A colourised version of galaxy M101

In a part of the universe once overlooked for being relatively humdrum, a team of astronomers has now spotted a giant and bizarre galaxy with ‘Frankenstein’-like qualities.

If there’s one word you would think you’d never hear when referring to a distant galaxy, it’s ‘Frankenstein’.

Yet this appears to be the correct adjective for UGC 1382, located 250m light-years away in a region of space that had been previously catalogued, but relatively ignored because it was a typical example of a small, old galaxy.

Built from spare parts

However, in a new study published in the Astrophysical Journal, new data from NASA’s array of telescopes has revealed that this galaxy is actually 10-times larger than once thought, measuring 718,000 light-years across, or seven-times wider than our own Milky Way.

Not only that, but, unlike the majority of known galaxies, it has a younger interior than its exterior, which is why it has been compared to Frankenstein, as it appears as if it’s been built using spare parts.

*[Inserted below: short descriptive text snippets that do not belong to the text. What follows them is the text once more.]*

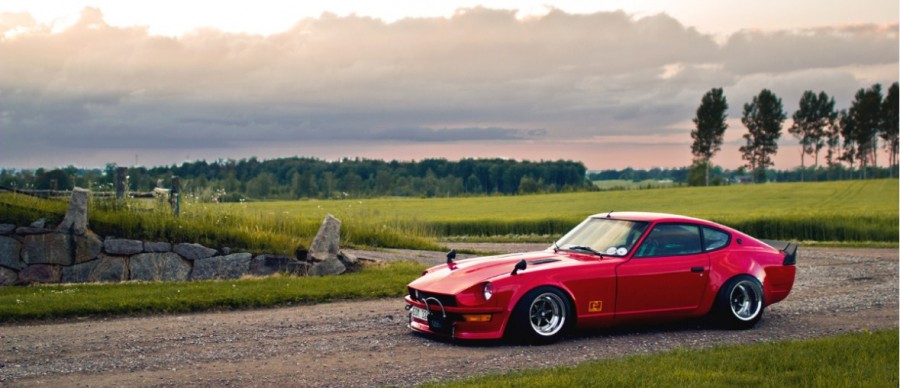 Datsun 240Z диски SSR Star Formula R14 8J ET15 10J ET-47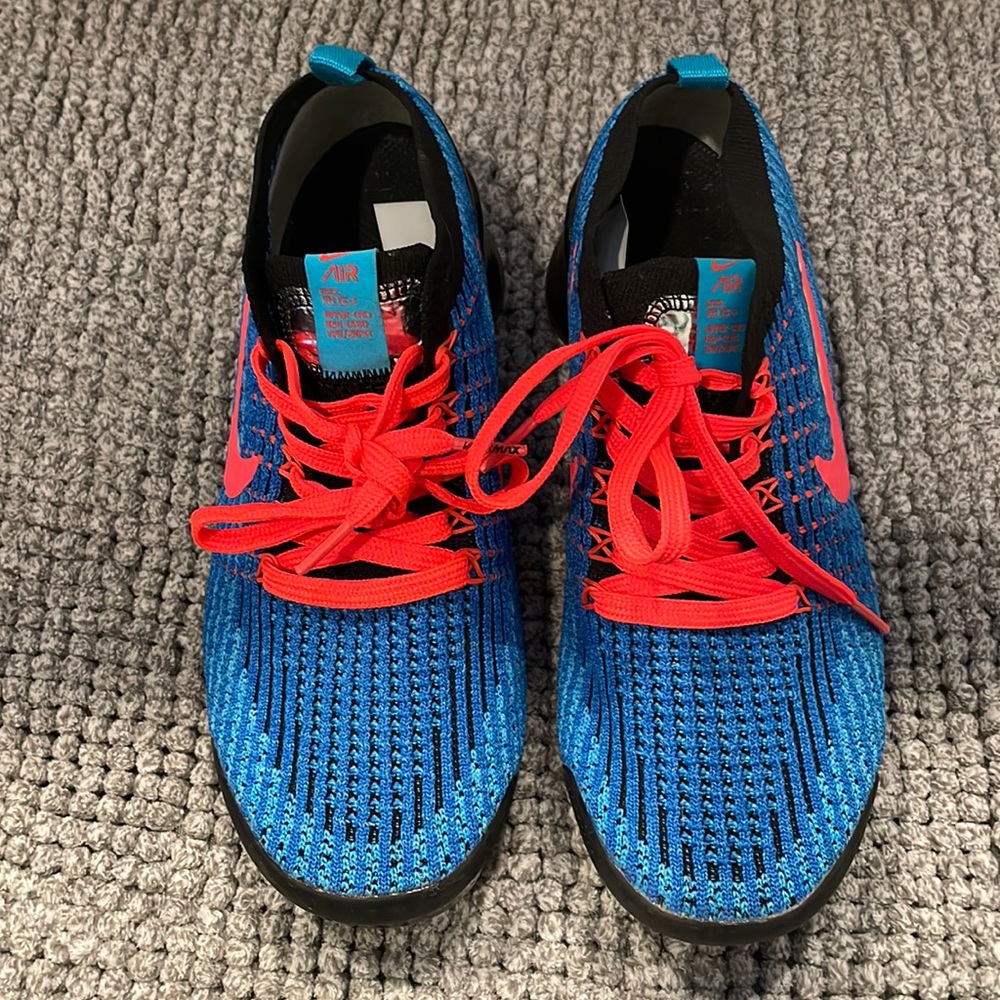 Nike Vapormax Tennis Shoes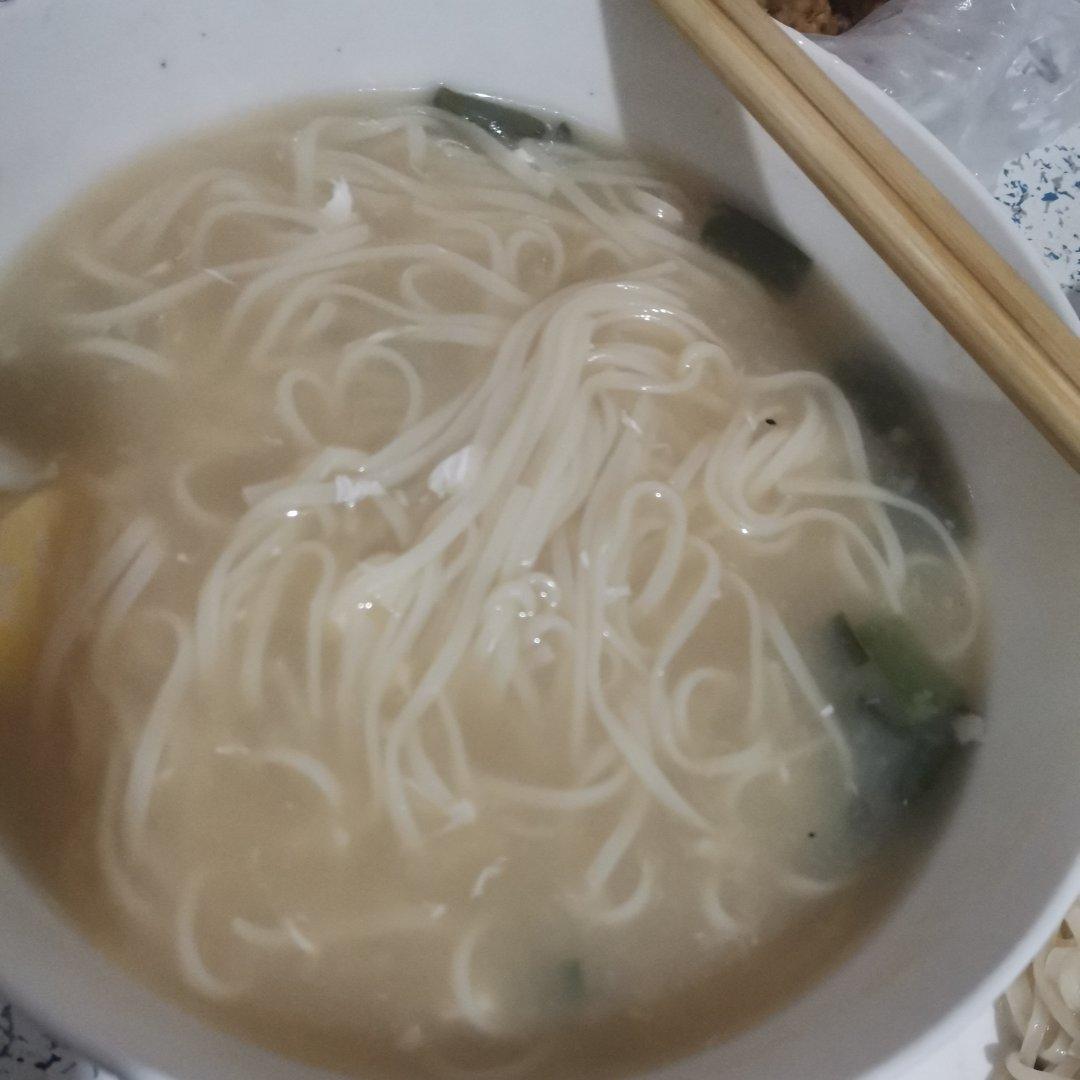 清汤挂面-香而不腻，方便快捷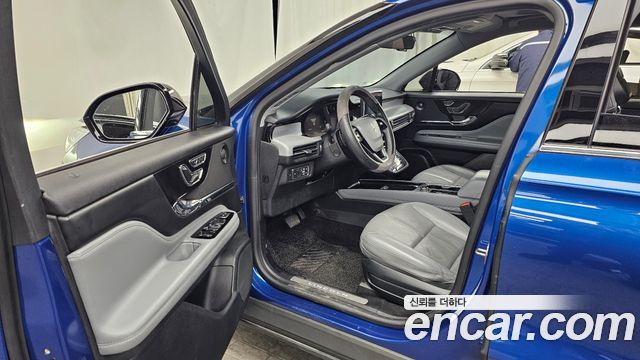 Lincoln Corsair 2020 — photo 10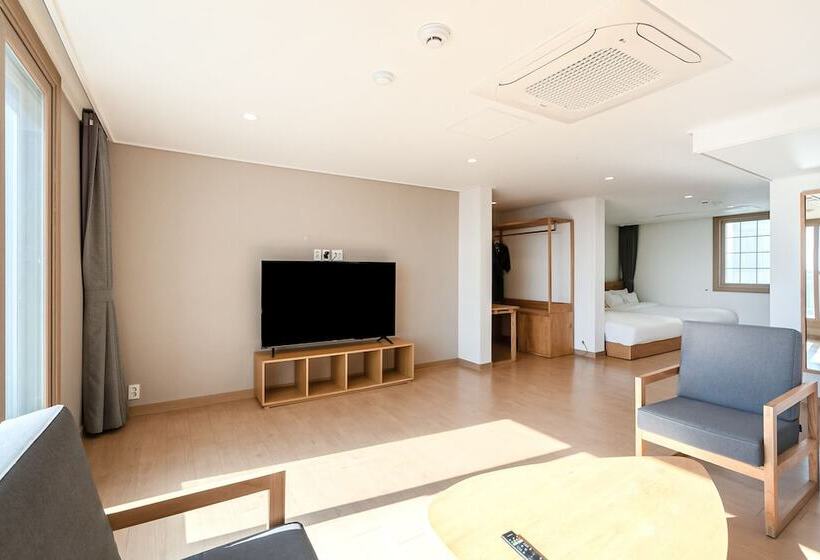 בית מלון כפרי Heyy Seogwipo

The discovery was made by researchers from Pennsylvania State University, who accidentally stumbled on the galaxy during a search for elliptical galaxies that don’t spin and are three-dimensional, shaped much like an American football.

It was only after they gazed at the galaxy using ultraviolet light from NASA’s Galaxy Evolution Explorer (GALEX) that this new bizarre behemoth emerged into view.

Frankenstein galaxy

UGC 1382 appears to be a simple elliptical galaxy (left), but spiral arms emerged when astronomers incorporated ultraviolet and deep optical data (middle). Combining that with a view of low-density hydrogen gas (shown in green at right), scientists discovered that UGC 1382 is gigantic. Image via NASA/JPL/Caltech/SDSS/NRAO/L Hagen and M Seibert

The slightest nudge will destroy it

When looking into the galaxy’s Frankenstein qualities in greater detail, the team of Seibert and Lea Hagen showed that, unlike most galaxies where its outermost stars are its youngest, UGC 1382 has its youngest stars internally, possibly due to two separate galaxies merging into one.

Before this merging, their research suggests, it is likely that a group of smaller galaxies existed there dominated by gas and dark matter, but around 3bn years ago another galaxy would have fallen into its orbit, with it leading to the wide galaxy we see today.

“This rare, ‘Frankenstein’ galaxy formed and is able to survive because it lies in a quiet little suburban neighbourhood of the universe, where none of the hubbub of the more crowded parts can bother it,” said Mark Seibert.

“It is so delicate that a slight nudge from a neighbour would cause it to disintegrate.”

The hunt is now on to find similar ghoulish galaxies out there in the universe.